TO DO: Arrange the lines below as a Markdown table with the columns "No." and "Line", one numbered row per line, skipping blank lines and leaving out the pictures.

DATA FOR THE TASK:
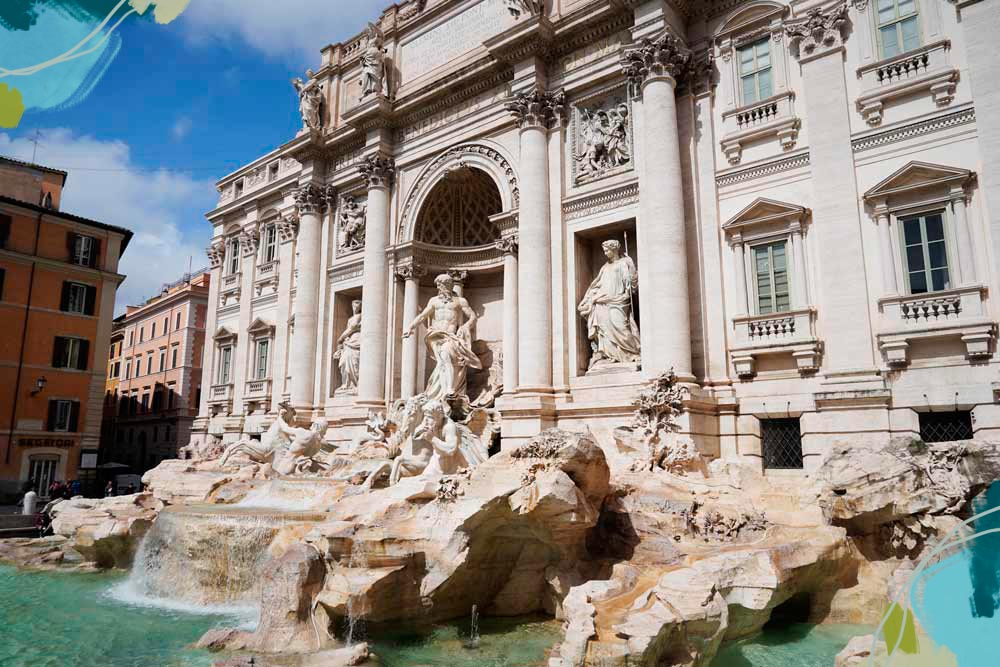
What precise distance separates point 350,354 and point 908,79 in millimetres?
16489

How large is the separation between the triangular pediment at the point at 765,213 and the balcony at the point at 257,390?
1740 cm

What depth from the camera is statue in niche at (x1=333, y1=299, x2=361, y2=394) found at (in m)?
21.9

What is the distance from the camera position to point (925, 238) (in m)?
12.5

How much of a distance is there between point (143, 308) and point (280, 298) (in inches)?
971

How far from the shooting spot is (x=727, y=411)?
46.7 feet

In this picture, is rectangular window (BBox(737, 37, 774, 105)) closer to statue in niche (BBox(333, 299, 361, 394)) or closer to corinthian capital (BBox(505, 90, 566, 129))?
corinthian capital (BBox(505, 90, 566, 129))

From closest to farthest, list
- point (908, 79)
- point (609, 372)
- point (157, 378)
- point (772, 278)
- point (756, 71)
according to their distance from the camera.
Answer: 1. point (908, 79)
2. point (772, 278)
3. point (756, 71)
4. point (609, 372)
5. point (157, 378)

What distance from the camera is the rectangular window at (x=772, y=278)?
14.1 meters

RESULT:
| No. | Line |
|---|---|
| 1 | What precise distance separates point 350,354 and point 908,79 in millimetres? |
| 2 | 16489 |
| 3 | How large is the separation between the triangular pediment at the point at 765,213 and the balcony at the point at 257,390? |
| 4 | 1740 cm |
| 5 | What depth from the camera is statue in niche at (x1=333, y1=299, x2=361, y2=394) found at (in m)? |
| 6 | 21.9 |
| 7 | What is the distance from the camera position to point (925, 238) (in m)? |
| 8 | 12.5 |
| 9 | How much of a distance is there between point (143, 308) and point (280, 298) (in inches)? |
| 10 | 971 |
| 11 | How far from the shooting spot is (x=727, y=411)? |
| 12 | 46.7 feet |
| 13 | In this picture, is rectangular window (BBox(737, 37, 774, 105)) closer to statue in niche (BBox(333, 299, 361, 394)) or closer to corinthian capital (BBox(505, 90, 566, 129))? |
| 14 | corinthian capital (BBox(505, 90, 566, 129)) |
| 15 | From closest to farthest, list |
| 16 | - point (908, 79) |
| 17 | - point (609, 372) |
| 18 | - point (157, 378) |
| 19 | - point (772, 278) |
| 20 | - point (756, 71) |
| 21 | according to their distance from the camera. |
| 22 | Answer: 1. point (908, 79) |
| 23 | 2. point (772, 278) |
| 24 | 3. point (756, 71) |
| 25 | 4. point (609, 372) |
| 26 | 5. point (157, 378) |
| 27 | What distance from the camera is the rectangular window at (x=772, y=278)? |
| 28 | 14.1 meters |